THE TASK: Return the entries below verbatim, starting at the line that contains "What is the distance" and ending at the final line of the entries, with both of those lines included.

EXTRACTED MATERIAL:
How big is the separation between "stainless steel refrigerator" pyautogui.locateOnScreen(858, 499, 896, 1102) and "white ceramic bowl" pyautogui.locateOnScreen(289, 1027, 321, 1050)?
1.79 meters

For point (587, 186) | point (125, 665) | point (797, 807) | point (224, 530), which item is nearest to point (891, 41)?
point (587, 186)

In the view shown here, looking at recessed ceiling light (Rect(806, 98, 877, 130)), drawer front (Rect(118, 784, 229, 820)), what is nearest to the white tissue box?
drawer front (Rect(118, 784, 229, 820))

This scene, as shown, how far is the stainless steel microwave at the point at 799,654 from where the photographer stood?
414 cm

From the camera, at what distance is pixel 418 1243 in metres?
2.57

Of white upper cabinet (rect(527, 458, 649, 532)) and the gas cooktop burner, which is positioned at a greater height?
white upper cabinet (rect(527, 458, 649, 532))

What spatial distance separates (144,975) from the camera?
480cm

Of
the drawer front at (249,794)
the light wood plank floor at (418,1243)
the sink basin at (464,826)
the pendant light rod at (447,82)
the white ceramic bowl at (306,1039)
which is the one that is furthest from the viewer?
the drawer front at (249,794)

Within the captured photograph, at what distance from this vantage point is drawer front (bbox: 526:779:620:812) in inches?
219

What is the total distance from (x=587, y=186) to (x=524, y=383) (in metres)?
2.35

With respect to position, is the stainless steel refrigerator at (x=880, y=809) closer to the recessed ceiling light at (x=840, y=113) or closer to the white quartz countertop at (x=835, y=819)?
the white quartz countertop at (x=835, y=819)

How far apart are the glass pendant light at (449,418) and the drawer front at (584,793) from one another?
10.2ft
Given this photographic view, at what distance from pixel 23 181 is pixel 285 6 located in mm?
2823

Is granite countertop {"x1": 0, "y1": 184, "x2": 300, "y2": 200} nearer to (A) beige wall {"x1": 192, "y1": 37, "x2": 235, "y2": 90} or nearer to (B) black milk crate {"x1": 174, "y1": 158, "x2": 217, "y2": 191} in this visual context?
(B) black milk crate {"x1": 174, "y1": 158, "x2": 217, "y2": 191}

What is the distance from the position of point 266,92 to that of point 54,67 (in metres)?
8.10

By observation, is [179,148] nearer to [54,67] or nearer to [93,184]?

OUTPUT BELOW:
What is the distance from the position of point 266,92 to that of point 54,67 (in metres)?
8.10

By observation, is [179,148] nearer to [54,67] or nearer to [93,184]?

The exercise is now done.